The task: Up to and including the line with "genus: Melospiza", restate every line of the records below word for word, from the first line on, leaving out the pictures.

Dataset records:
··········

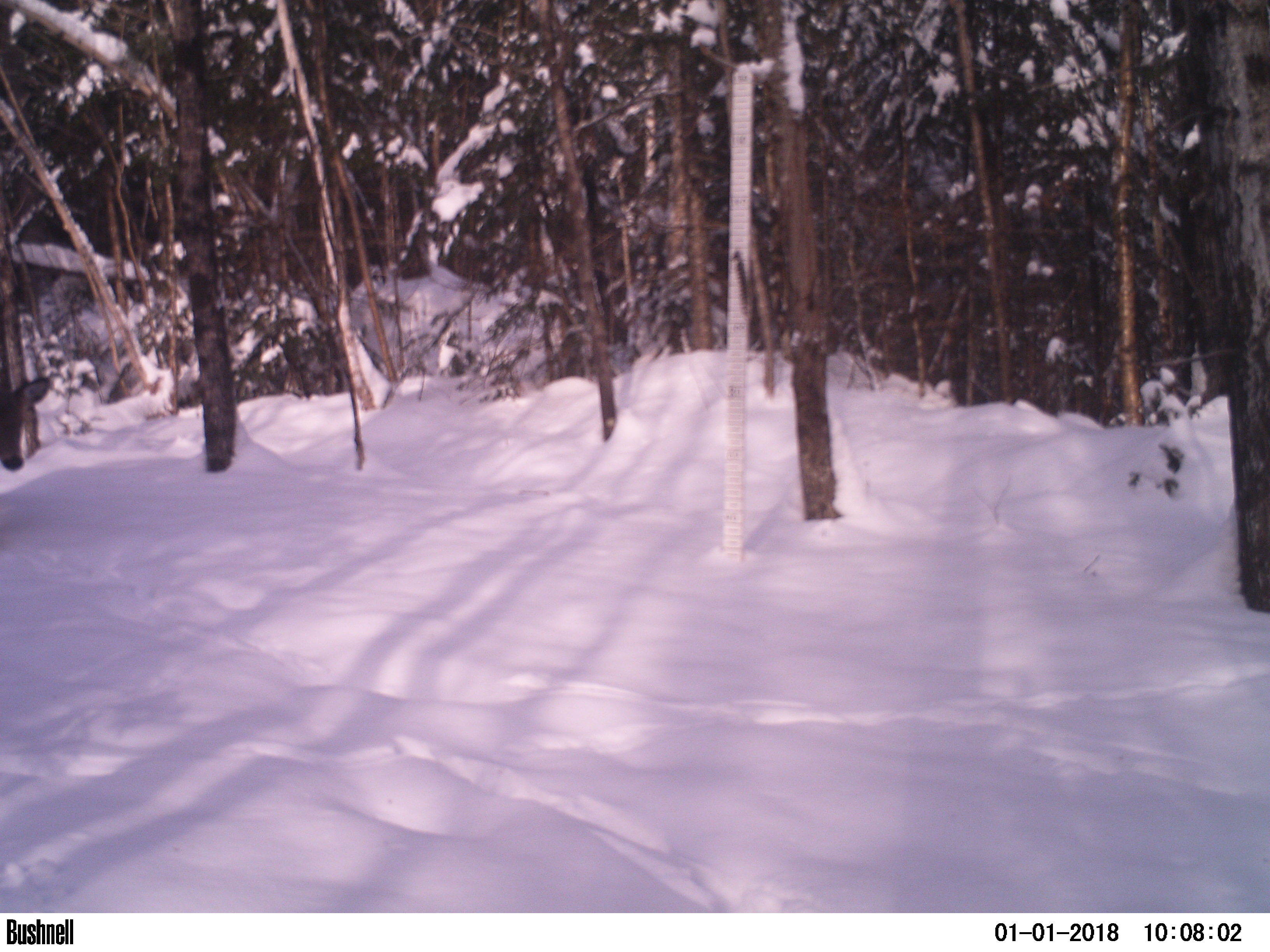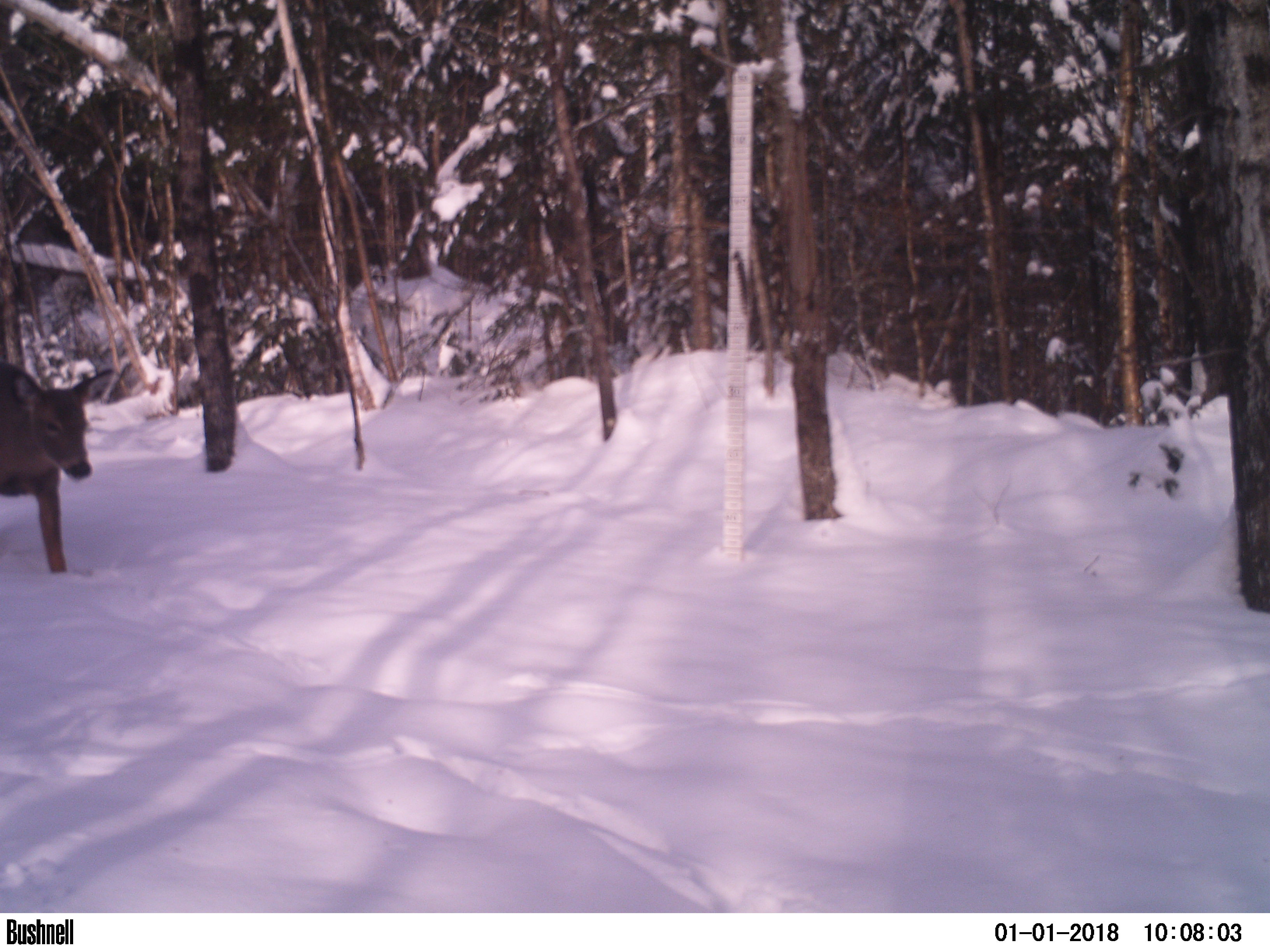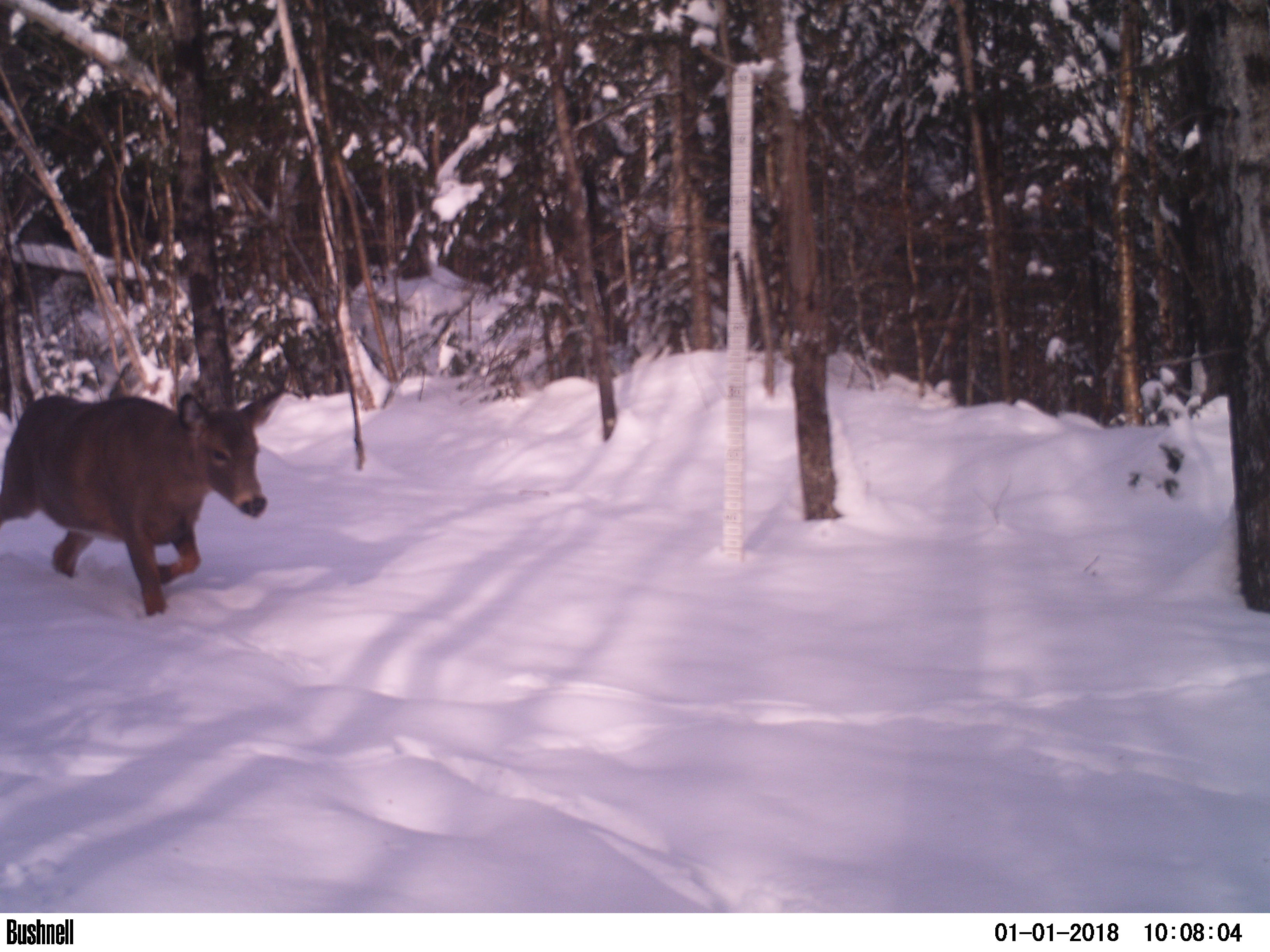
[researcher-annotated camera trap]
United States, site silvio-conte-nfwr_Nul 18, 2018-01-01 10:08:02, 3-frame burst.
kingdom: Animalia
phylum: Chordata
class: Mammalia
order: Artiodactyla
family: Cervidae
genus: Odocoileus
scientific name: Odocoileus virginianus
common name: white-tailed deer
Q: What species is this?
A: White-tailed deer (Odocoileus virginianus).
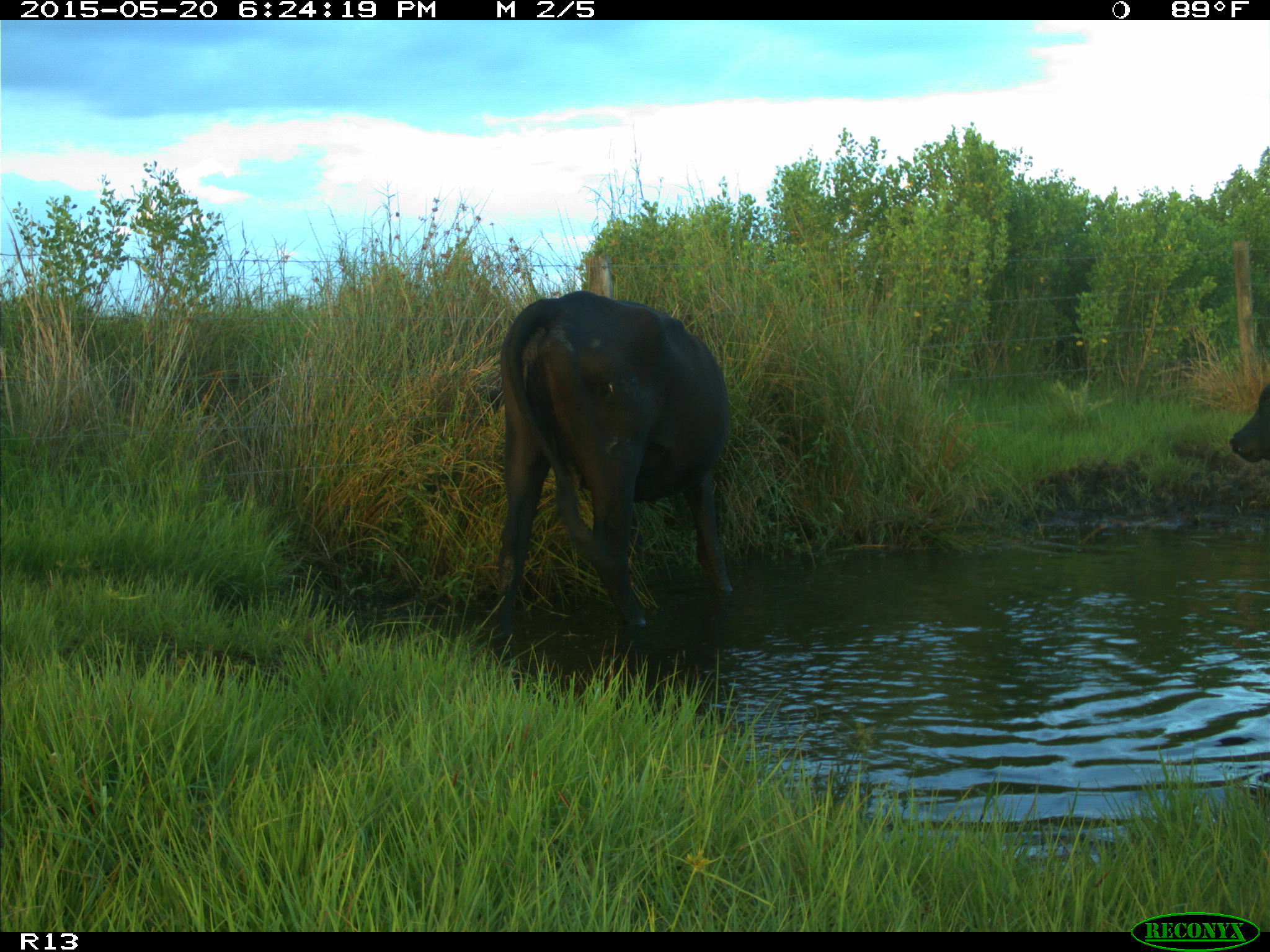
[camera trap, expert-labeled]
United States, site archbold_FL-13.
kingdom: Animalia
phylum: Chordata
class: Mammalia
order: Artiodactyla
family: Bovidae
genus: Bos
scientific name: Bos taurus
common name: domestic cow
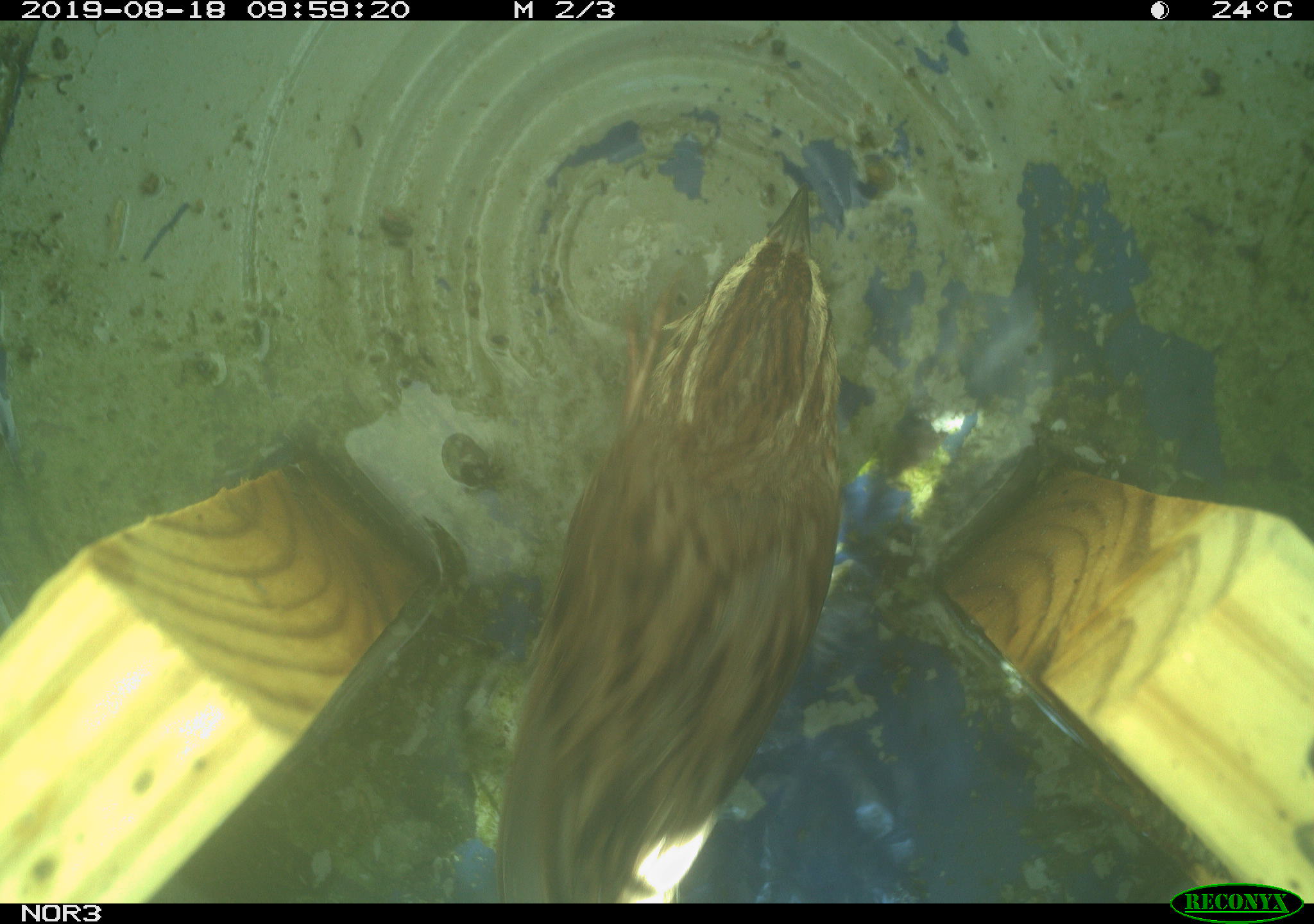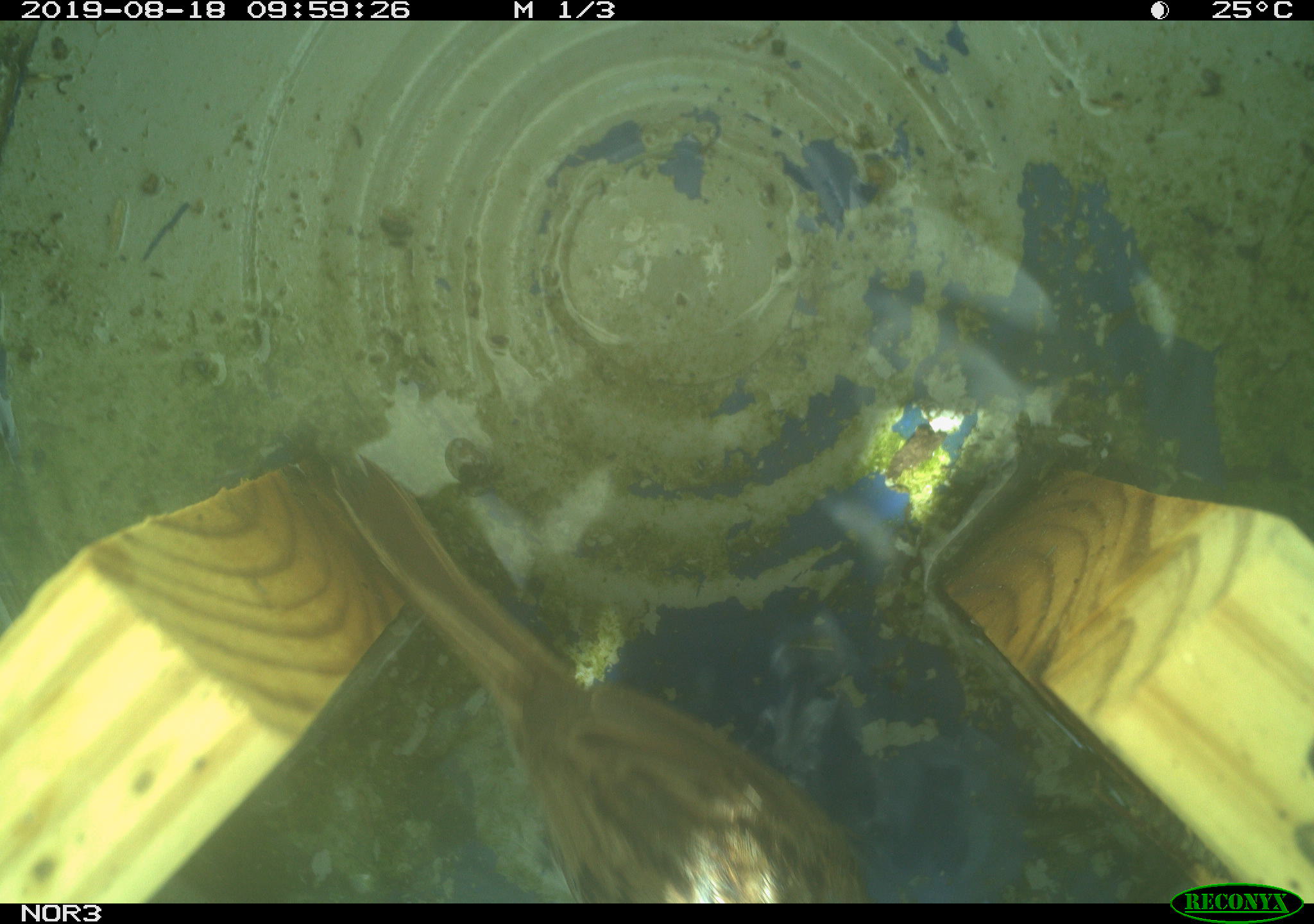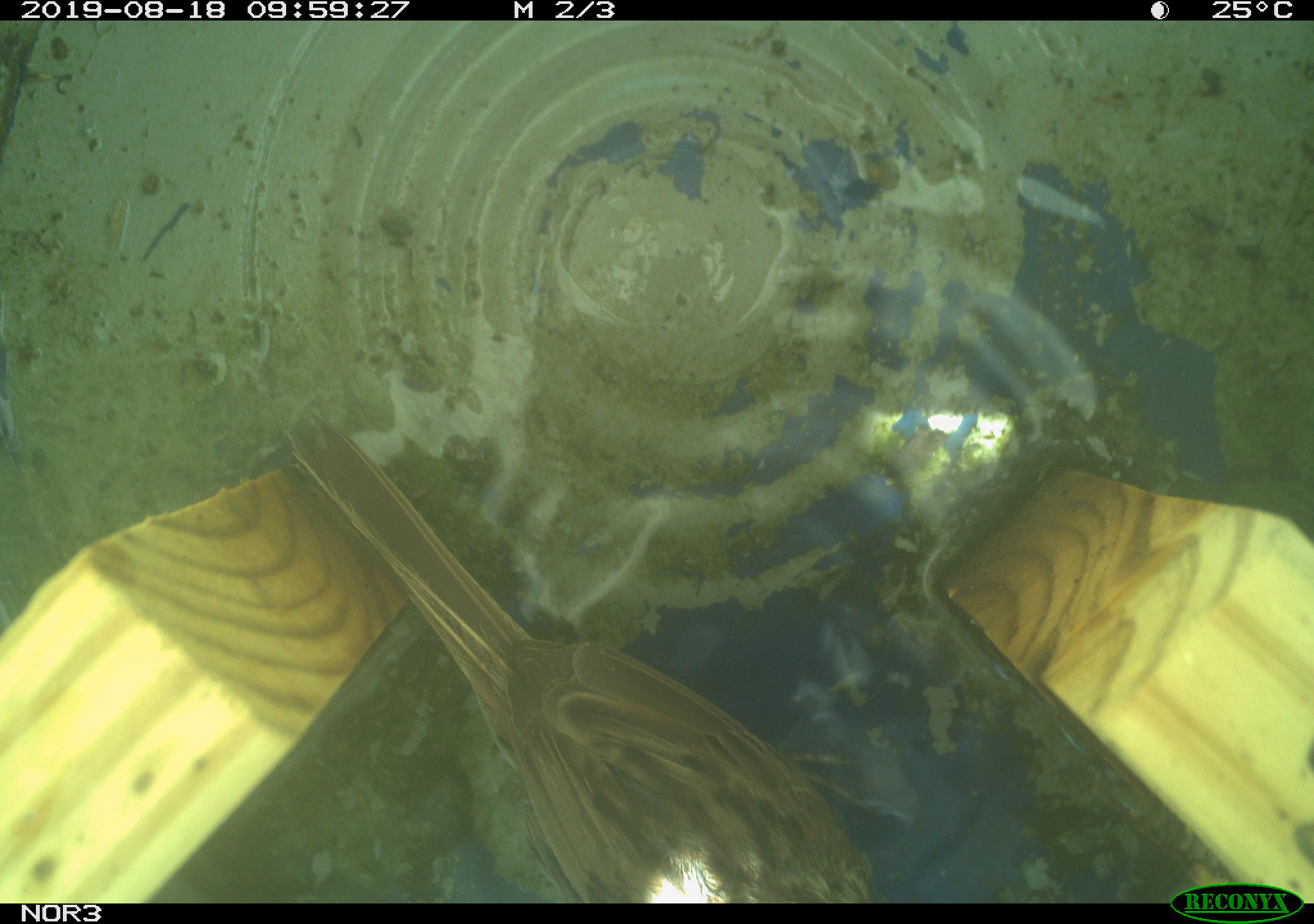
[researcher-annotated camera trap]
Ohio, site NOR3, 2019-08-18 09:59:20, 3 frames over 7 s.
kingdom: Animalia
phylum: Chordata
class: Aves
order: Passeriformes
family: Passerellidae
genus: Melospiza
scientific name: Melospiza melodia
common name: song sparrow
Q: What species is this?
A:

··········

Result of the task:
[researcher-annotated camera trap]
United States, site silvio-conte-nfwr_Nul 18, 2018-01-01 10:08:02, 3-frame burst.
kingdom: Animalia
phylum: Chordata
class: Mammalia
order: Artiodactyla
family: Cervidae
genus: Odocoileus
scientific name: Odocoileus virginianus
common name: white-tailed deer
Q: What species is this?
A: White-tailed deer (Odocoileus virginianus).
[camera trap, expert-labeled]
United States, site archbold_FL-13.
kingdom: Animalia
phylum: Chordata
class: Mammalia
order: Artiodactyla
family: Bovidae
genus: Bos
scientific name: Bos taurus
common name: domestic cow
[researcher-annotated camera trap]
Ohio, site NOR3, 2019-08-18 09:59:20, 3 frames over 7 s.
kingdom: Animalia
phylum: Chordata
class: Aves
order: Passeriformes
family: Passerellidae
genus: Melospiza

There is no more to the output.